Abstract

The writer studied 13 fossil assemblages from the Pleistocene Millerton Formation of Tomales Bay, California, to evaluate criteria involved in paleoecological analysis. He lists a fauna of 46 extant and 1 extinct species, including 18 not previously reported from the Millerton Formation. A modern fauna of the same species composition would be expected farther south.

The writer used the modern environmental distributions of the species to infer the sources of the 13 fossil assemblages. Most of the Millerton fossil assemblages contain specimens exotic with respect to the majority of species, to the site of deposition, or both. Four assemblages are composed entirely of organisms that appear to have been transported to the site of deposition. Nine of the fossil assemblages include remains of organisms from two or more environments. Such hybrid accumulations were not derived solely from habitats adjacent to the site of deposition.

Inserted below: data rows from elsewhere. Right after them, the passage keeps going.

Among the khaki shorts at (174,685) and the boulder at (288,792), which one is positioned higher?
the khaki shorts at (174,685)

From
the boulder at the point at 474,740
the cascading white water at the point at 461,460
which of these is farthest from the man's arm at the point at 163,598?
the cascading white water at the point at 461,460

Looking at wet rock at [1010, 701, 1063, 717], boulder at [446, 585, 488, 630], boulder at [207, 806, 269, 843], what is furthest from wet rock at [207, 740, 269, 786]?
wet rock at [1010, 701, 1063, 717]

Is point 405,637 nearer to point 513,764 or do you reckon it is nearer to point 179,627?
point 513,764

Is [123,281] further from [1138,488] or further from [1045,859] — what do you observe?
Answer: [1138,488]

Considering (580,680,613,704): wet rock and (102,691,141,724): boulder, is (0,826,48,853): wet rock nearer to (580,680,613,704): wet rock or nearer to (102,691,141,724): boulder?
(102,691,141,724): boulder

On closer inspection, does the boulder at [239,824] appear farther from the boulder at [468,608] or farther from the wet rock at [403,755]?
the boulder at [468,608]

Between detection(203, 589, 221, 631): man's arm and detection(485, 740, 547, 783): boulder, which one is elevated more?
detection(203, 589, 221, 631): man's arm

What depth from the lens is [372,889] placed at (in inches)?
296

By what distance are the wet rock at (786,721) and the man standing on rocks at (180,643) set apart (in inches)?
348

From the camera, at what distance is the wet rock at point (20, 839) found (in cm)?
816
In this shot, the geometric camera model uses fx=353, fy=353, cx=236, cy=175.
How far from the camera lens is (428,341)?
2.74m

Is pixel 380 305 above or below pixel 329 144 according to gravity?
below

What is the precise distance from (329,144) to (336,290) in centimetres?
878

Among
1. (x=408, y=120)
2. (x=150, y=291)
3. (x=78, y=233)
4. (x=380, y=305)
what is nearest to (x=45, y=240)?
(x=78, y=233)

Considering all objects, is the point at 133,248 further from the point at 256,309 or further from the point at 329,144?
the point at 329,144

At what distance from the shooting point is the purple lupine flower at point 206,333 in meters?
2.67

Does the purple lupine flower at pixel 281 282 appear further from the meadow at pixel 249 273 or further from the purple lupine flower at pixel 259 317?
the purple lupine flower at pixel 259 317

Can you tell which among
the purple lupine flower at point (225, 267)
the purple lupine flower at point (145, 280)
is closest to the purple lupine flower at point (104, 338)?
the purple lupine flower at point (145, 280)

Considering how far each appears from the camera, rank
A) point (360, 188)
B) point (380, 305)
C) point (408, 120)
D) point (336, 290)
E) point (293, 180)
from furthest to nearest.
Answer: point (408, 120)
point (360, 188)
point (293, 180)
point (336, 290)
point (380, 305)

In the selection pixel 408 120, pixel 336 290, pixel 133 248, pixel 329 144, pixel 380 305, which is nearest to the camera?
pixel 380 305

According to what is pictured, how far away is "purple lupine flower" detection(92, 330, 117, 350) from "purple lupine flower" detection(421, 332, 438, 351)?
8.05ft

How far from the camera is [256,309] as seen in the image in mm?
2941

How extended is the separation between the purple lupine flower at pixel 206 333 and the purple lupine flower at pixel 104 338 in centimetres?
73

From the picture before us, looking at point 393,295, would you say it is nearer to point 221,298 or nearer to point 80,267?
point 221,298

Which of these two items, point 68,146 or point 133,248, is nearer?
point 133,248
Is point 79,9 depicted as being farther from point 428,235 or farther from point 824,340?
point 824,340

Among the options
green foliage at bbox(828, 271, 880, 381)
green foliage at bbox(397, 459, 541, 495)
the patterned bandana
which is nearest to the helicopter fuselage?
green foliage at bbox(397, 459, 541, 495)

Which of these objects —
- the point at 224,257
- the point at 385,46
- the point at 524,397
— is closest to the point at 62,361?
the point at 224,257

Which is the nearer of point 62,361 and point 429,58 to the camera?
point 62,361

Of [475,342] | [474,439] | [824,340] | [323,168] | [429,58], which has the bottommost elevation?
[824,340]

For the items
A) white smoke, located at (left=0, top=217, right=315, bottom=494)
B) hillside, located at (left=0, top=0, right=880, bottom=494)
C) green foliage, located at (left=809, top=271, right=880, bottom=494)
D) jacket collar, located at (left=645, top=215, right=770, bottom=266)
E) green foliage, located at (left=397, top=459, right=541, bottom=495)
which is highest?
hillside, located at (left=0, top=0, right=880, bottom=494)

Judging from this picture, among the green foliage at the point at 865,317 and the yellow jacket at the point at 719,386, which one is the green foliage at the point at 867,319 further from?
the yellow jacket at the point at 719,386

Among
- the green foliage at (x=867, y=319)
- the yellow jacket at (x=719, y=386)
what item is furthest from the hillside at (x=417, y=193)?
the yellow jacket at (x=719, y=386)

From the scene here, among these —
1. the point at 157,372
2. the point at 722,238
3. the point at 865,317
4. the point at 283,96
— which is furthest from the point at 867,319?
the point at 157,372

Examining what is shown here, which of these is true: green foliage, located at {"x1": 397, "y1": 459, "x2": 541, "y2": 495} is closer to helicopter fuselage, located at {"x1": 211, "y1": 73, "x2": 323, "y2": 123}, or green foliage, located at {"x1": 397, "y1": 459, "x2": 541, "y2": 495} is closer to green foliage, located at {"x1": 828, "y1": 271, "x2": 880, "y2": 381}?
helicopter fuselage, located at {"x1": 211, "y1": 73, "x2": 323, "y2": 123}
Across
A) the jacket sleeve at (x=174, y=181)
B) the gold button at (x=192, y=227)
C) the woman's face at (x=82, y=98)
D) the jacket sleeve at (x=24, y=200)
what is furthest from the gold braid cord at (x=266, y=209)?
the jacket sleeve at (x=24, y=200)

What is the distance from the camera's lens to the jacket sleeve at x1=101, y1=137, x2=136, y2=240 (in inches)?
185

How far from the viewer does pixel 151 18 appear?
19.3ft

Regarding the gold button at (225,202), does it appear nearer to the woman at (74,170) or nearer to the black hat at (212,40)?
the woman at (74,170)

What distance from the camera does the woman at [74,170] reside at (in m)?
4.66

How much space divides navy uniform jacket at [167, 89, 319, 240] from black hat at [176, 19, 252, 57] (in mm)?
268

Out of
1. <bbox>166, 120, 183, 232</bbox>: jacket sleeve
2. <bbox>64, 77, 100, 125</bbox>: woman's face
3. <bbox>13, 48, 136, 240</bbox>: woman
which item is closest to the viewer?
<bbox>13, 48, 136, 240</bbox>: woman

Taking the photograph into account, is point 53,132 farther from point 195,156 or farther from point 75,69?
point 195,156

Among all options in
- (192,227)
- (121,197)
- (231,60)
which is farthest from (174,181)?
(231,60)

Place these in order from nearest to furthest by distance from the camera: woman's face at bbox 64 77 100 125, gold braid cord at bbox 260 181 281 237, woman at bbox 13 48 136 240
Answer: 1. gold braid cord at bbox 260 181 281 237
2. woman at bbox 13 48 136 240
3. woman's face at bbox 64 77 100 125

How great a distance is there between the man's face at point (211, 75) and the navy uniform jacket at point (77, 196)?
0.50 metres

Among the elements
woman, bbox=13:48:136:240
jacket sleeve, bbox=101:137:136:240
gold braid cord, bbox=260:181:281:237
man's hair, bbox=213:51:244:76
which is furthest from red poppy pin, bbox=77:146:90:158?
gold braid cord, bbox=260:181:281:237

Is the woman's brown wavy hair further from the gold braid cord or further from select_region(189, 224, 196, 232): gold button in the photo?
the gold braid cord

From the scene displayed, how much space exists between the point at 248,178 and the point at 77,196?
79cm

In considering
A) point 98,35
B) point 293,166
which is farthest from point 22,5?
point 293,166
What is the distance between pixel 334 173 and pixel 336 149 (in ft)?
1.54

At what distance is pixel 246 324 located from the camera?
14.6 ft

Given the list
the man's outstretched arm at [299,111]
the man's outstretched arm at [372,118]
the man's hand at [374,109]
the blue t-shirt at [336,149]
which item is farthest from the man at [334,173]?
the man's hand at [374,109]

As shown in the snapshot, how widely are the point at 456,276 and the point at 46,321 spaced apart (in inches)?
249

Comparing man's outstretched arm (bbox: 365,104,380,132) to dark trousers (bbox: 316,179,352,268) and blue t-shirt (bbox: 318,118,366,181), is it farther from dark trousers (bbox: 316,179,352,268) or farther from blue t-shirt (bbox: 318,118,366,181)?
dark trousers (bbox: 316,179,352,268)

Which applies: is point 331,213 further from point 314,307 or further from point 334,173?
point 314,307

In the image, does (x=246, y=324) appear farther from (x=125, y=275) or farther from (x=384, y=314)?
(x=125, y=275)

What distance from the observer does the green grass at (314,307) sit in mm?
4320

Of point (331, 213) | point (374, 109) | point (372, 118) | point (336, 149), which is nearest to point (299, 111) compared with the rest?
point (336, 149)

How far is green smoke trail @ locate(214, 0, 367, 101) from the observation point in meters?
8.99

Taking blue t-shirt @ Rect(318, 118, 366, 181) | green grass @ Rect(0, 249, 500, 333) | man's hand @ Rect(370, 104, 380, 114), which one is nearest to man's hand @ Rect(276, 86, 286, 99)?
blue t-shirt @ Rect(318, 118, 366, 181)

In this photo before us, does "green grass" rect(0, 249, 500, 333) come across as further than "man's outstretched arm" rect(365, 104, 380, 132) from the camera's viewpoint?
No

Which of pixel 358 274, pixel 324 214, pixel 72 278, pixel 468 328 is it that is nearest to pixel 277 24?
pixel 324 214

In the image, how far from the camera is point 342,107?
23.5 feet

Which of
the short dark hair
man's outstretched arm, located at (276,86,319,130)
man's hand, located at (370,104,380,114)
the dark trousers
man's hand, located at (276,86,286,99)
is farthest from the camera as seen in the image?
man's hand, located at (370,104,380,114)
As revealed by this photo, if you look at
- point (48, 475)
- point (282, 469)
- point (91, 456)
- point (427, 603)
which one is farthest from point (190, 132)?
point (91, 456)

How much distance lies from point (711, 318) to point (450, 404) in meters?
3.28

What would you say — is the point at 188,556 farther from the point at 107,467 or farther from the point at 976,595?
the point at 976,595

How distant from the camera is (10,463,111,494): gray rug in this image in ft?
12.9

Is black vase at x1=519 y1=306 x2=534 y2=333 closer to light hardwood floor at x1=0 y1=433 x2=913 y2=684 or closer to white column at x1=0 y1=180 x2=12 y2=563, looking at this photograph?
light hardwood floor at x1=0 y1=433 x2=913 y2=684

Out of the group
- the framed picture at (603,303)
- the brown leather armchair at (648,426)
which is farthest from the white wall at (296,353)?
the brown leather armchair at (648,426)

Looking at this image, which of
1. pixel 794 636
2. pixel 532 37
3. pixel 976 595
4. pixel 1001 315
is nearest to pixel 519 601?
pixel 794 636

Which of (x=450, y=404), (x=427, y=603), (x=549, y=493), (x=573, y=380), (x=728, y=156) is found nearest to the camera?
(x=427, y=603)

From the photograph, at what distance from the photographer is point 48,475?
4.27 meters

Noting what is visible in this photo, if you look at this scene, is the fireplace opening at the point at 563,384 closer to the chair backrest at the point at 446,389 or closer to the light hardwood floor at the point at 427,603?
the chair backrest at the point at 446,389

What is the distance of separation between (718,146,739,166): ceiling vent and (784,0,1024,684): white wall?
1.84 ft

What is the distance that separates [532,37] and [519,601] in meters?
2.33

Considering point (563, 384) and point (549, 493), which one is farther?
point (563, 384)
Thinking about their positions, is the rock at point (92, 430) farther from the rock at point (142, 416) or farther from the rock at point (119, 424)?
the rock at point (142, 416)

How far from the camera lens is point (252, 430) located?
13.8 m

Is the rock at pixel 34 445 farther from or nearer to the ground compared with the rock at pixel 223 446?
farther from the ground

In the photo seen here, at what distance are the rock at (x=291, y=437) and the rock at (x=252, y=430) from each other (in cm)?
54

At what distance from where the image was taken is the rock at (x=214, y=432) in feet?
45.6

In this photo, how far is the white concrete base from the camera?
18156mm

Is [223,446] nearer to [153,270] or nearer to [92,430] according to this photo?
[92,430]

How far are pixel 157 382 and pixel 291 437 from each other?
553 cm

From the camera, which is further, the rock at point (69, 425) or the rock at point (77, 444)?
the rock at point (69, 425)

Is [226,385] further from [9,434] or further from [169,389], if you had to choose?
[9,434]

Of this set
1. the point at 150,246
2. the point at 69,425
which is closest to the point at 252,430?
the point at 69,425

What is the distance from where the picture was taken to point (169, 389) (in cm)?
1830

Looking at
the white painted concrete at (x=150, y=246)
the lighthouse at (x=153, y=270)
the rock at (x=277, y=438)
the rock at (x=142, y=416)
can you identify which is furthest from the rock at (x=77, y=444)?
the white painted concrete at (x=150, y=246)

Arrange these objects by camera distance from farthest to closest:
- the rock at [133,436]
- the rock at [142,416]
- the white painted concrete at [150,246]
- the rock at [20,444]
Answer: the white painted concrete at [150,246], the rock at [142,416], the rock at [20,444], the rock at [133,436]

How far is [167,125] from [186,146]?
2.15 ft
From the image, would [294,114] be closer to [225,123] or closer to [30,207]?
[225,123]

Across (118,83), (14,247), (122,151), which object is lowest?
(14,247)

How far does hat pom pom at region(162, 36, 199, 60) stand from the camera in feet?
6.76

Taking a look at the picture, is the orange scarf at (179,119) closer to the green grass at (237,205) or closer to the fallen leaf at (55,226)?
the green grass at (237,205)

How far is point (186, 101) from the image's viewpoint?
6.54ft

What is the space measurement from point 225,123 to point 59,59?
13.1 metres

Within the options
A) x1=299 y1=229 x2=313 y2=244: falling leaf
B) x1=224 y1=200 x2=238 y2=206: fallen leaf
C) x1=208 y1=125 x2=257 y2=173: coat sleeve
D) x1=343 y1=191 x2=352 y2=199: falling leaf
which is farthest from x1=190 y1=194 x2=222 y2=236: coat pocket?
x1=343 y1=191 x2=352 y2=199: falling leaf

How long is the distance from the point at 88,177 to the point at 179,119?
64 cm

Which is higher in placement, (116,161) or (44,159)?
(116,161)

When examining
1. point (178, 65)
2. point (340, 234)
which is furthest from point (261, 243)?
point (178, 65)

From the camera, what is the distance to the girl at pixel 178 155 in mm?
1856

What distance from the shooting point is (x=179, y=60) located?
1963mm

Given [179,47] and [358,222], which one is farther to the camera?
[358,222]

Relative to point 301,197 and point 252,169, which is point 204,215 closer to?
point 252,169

The writer concludes that assemblages that were largely transported to the site of deposition can be recognized by their physical aspects without recourse to the bulk of the ecological data. The sources of foreign elements cannot be identified, however, on paleontological evidence alone. Ecological evaluation of a fossil assemblage is necessary, therefore, to reconstruct the mode of formation. The study of recurrent combinations of species in assemblages that underwent minimal disturbance should provide the basis for such an evaluation in ancient sediments.